# Any truth to this one?



## Kozlow (Oct 25, 2002)

The big one that didn't get away.  
http://floridasurffishing.com/cgi-bin/floridasurffishing/noteboards/gowge.cgi?read=60152#60152


----------



## Duke of Fluke (May 22, 2002)

Yep.

80 pounders are pretty common in the DE bay although most are caught on the DE side rather than Jersey, but they are caught on both sides. In recent years they are becoming more common in the surf and Coastal bays as well. I believe the big one was actually caught up around Egg harbor. There were several large ones caught up around LBI last year.


----------



## Eric G (Nov 15, 2000)

Yep2 - caught in Great Bay. Don't know either from shore or boat. NJ Fish & wildlife processing the paper work. 107lb


----------



## davehunt (Mar 27, 2003)

This must be a good year for NJ State records, (and World Record for that matter).

I picked up the May 15 issue of The Fisherman, NJ Delaware Bay issue on Friday. There is an article on a Tilefish trip aboard the Ugly Mug out of Cape May.

Three of the fish caught on the trip topped the NJ Record and the largest, 51 lbs 2 oz, has been submitted for a world record!
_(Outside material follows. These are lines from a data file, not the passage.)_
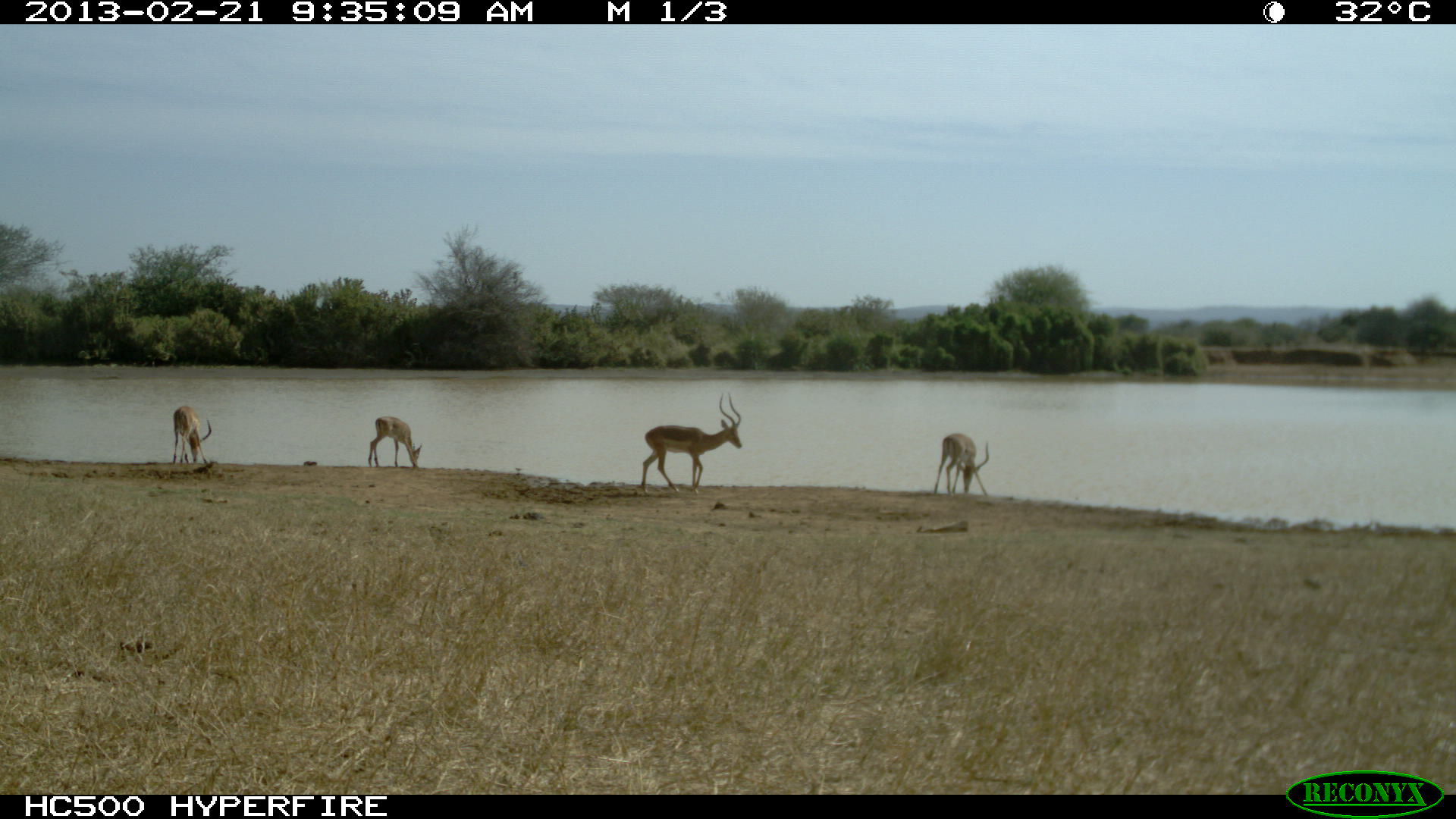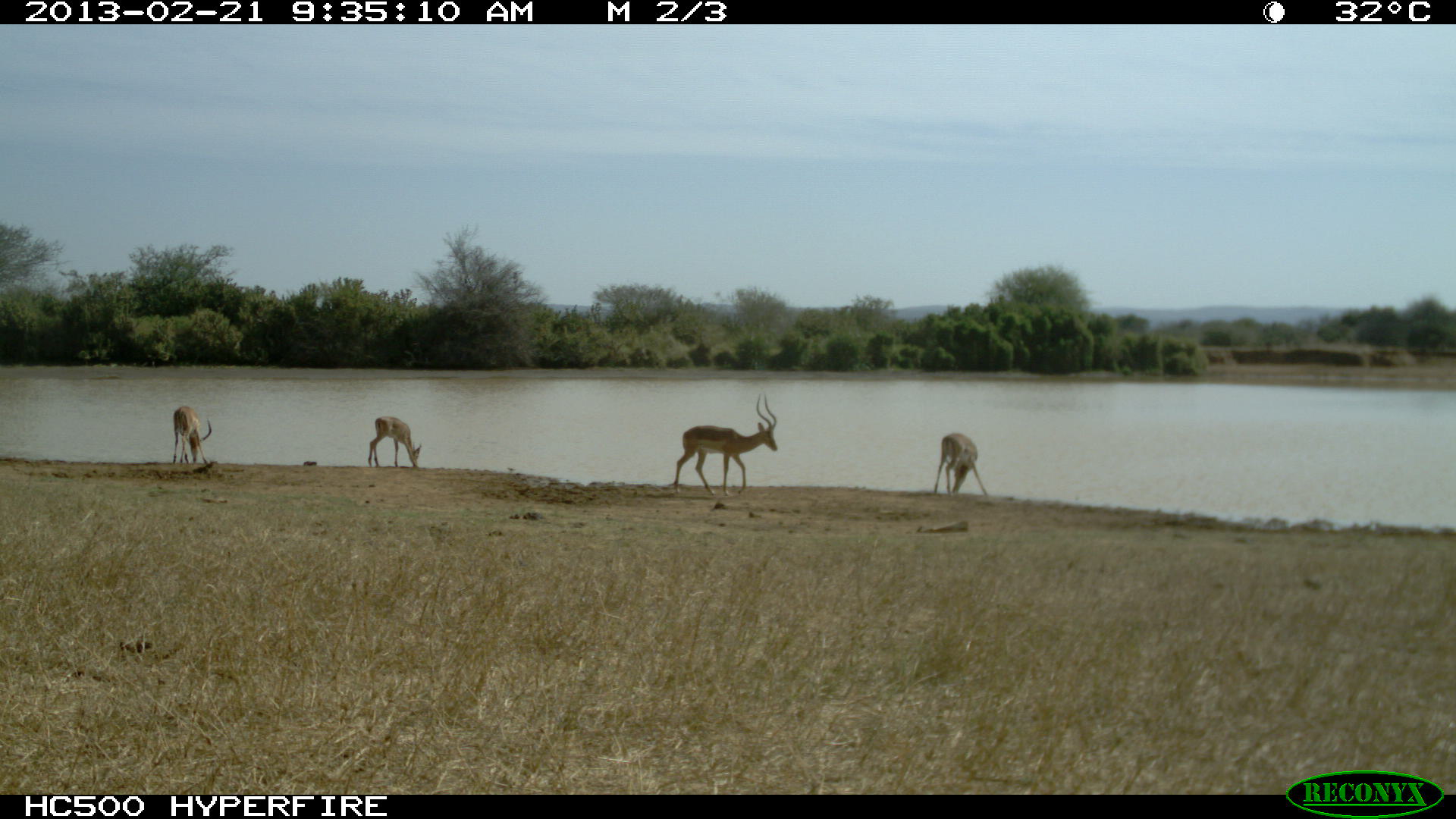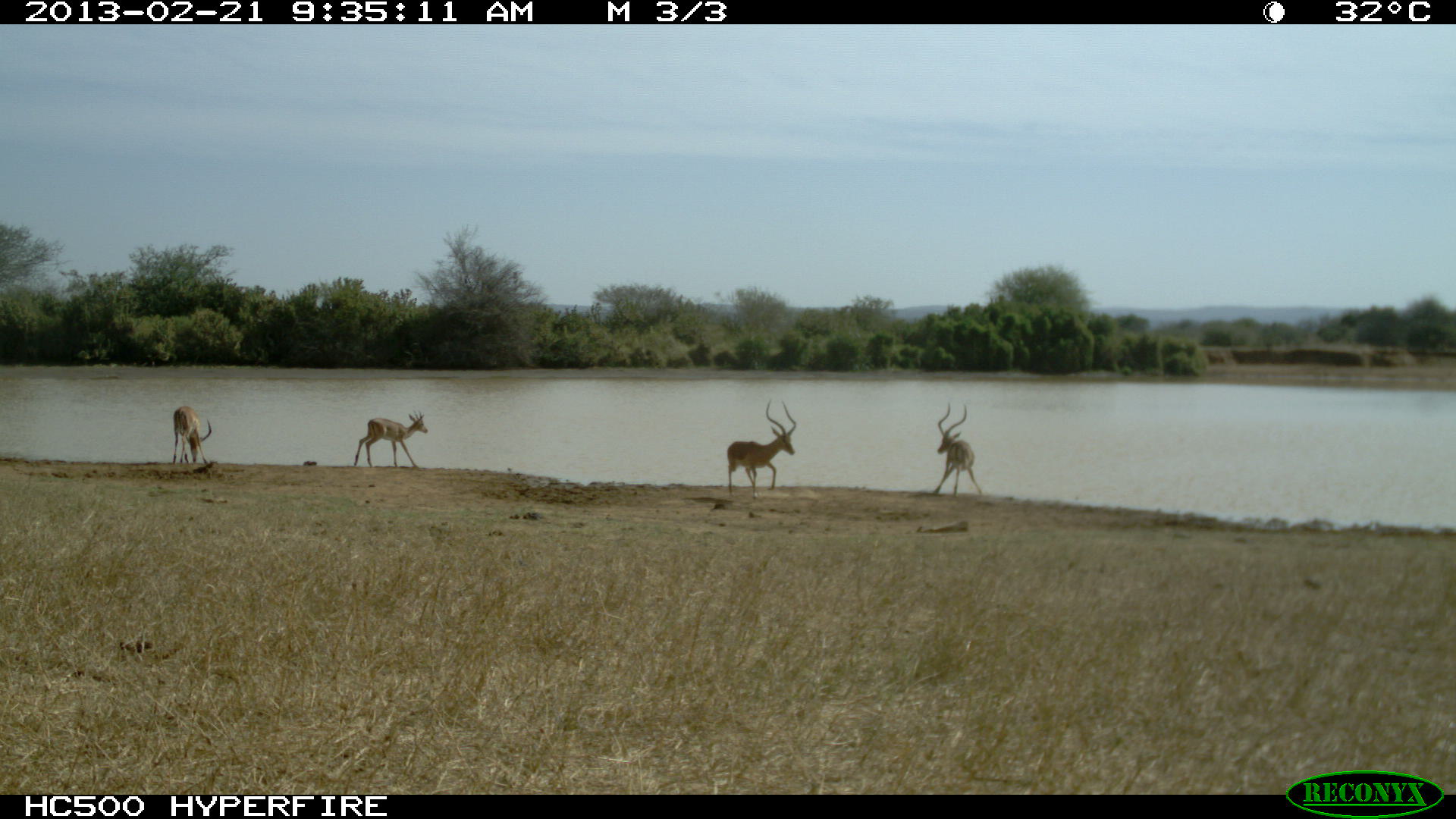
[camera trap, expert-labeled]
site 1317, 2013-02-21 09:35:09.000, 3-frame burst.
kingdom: Animalia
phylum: Chordata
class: Mammalia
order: Artiodactyla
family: Bovidae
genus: Aepyceros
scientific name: Aepyceros melampus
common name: impala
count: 4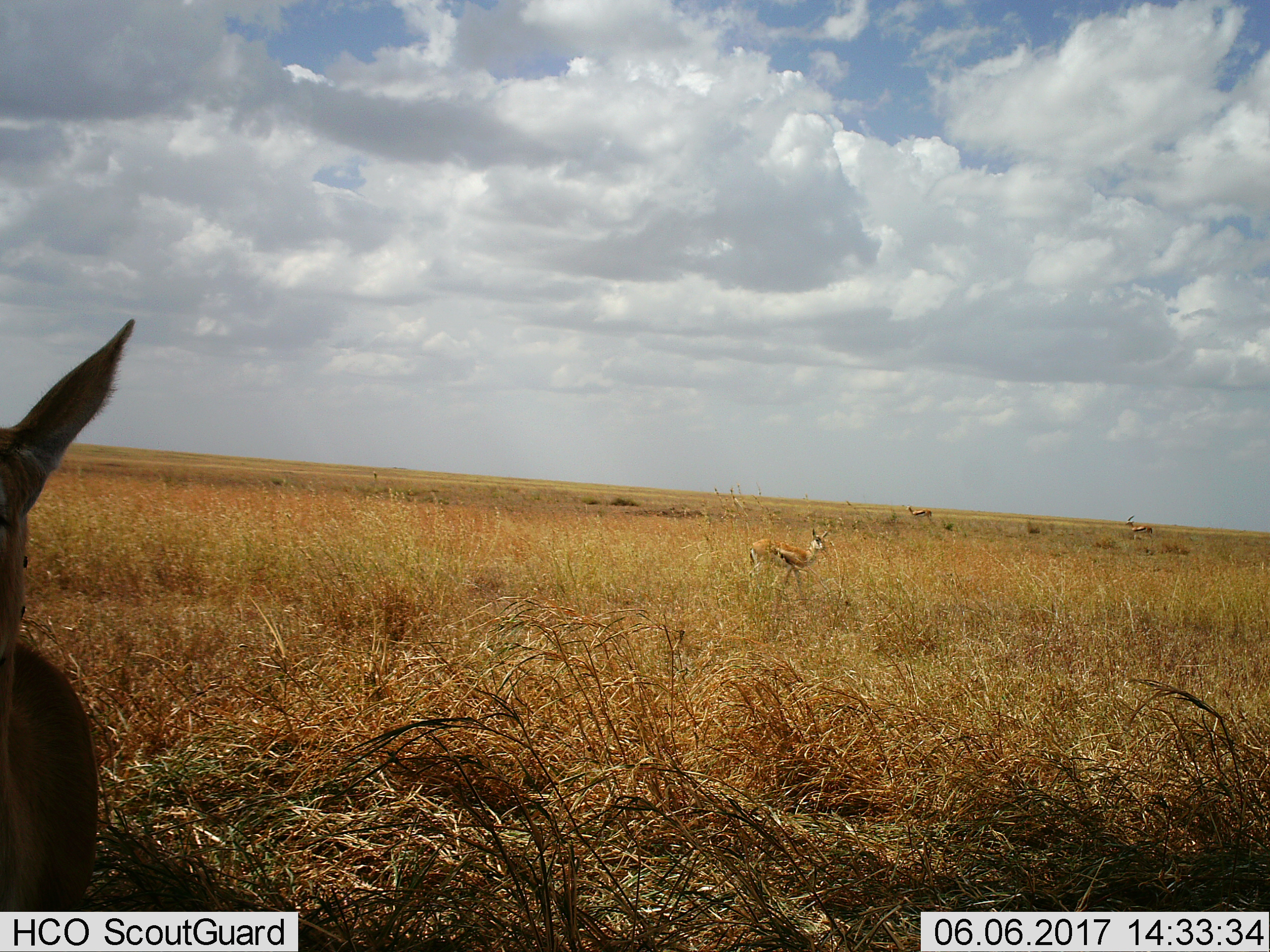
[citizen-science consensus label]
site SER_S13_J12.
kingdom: Animalia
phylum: Chordata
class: Mammalia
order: Artiodactyla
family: Bovidae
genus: Eudorcas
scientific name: Eudorcas thomsonii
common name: thomson's gazelle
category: gazellethomsons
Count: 4.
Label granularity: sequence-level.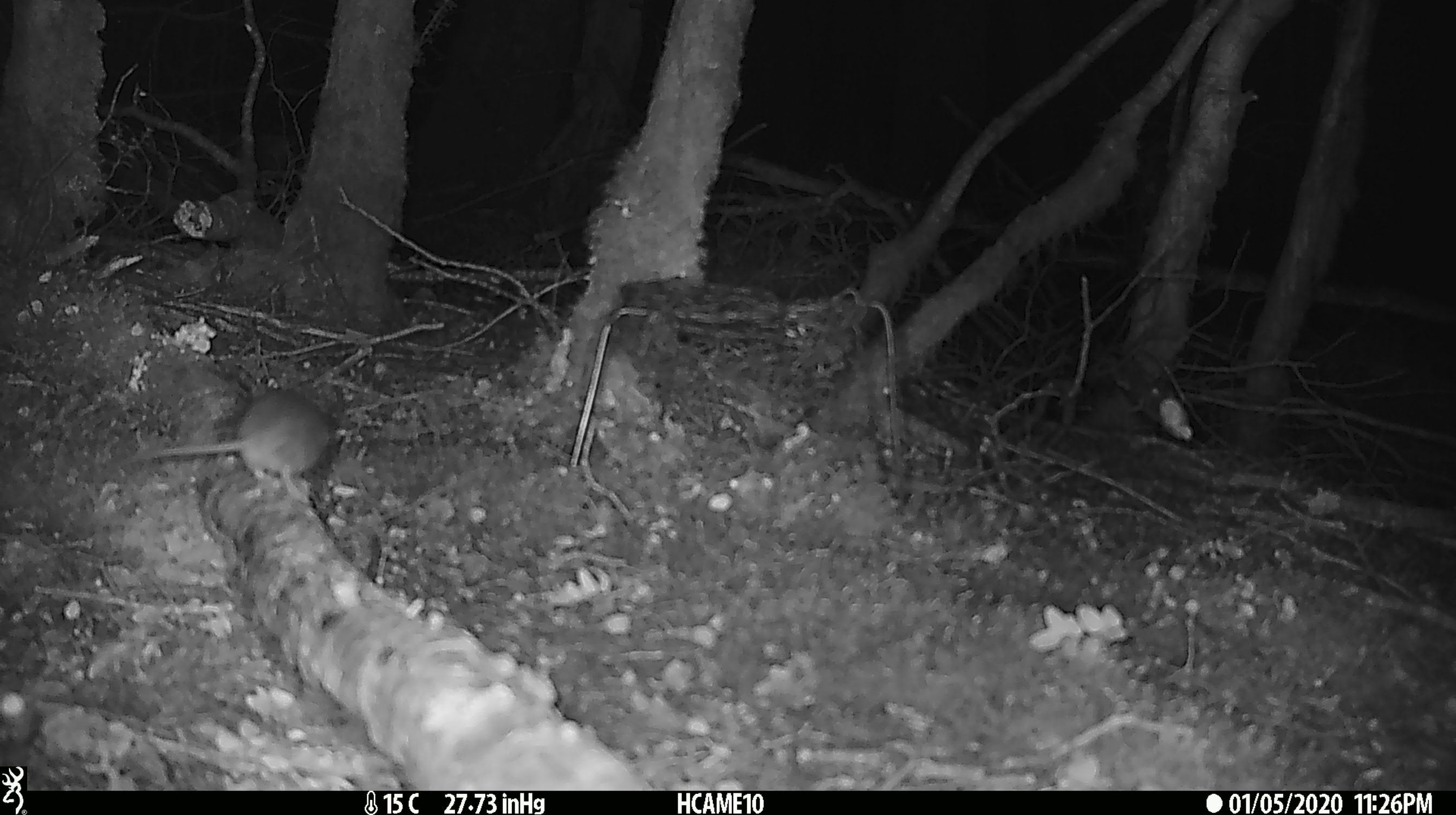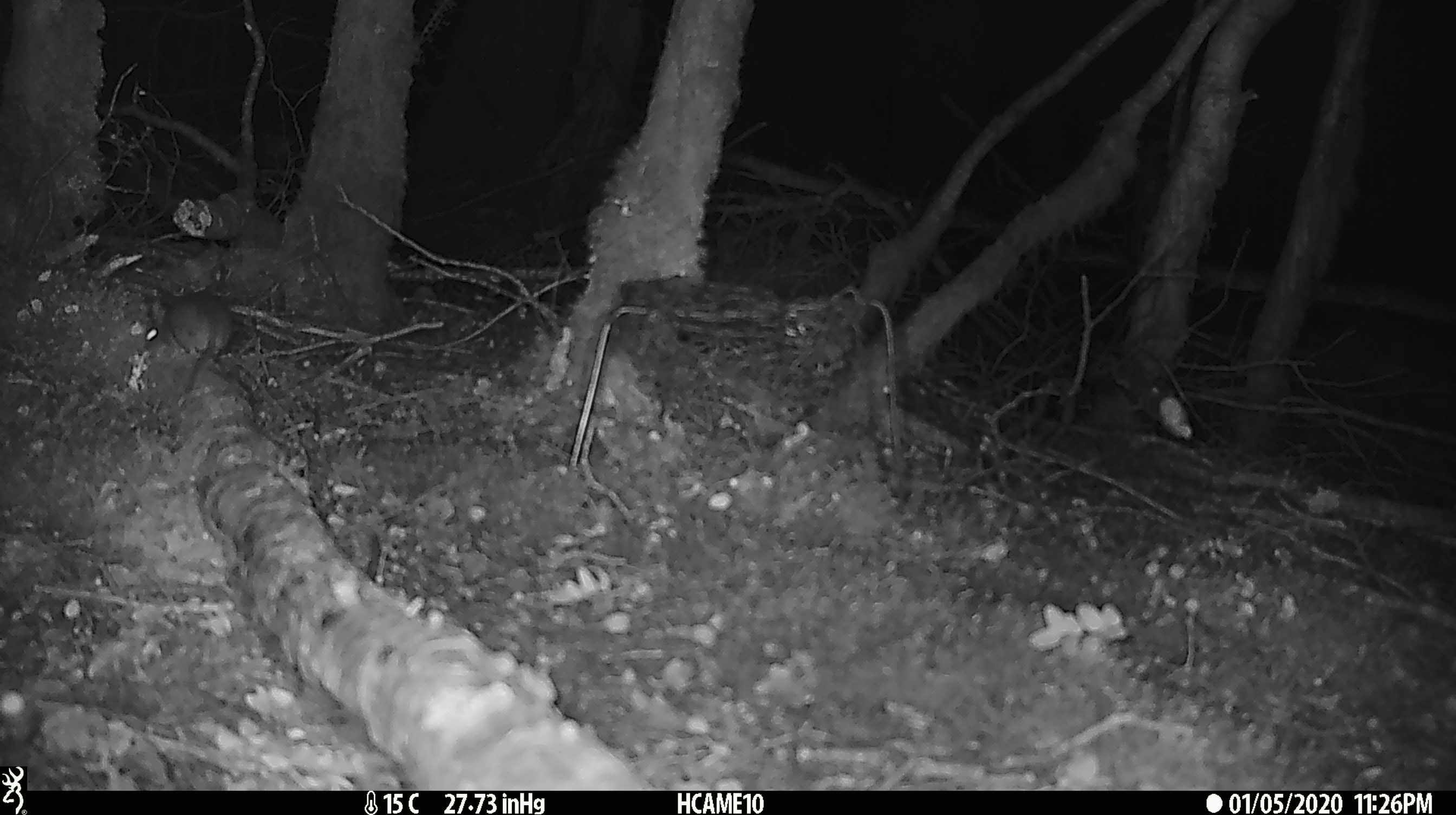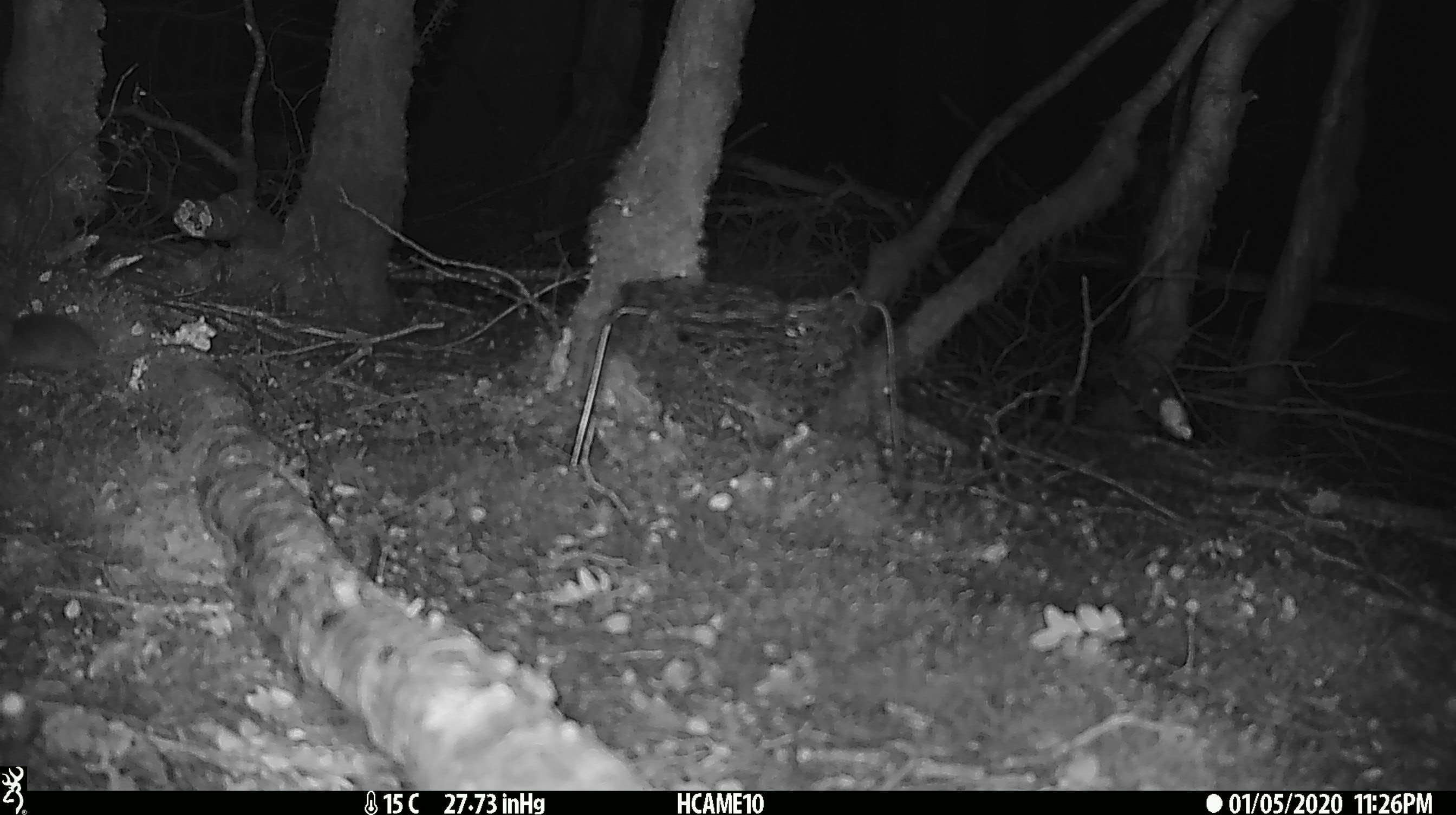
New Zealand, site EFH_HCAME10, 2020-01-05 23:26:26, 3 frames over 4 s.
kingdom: Animalia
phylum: Chordata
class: Mammalia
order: Rodentia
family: Muridae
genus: Mus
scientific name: Mus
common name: mouse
Hope this is a good omen. I'm not superstitious, but the way this spring has gone so far, a little help from fate would be greatly appreciated.


----------



## tommsu1 (Jan 17, 2002)

That drumwas actually weighed in at the new dolphin in seaside park NJ, to check out his web site go to newdolphinbt.com, and by the way i think it was either yesterday's report or the day before two drums were weighed in from the DE bay one was if i remember correctly 88lbs and the other was i believe 60 something pounds these are gigantic fish, did you also hear about the doormat fluke that came out of ibsp 14lbs and 10 oz


----------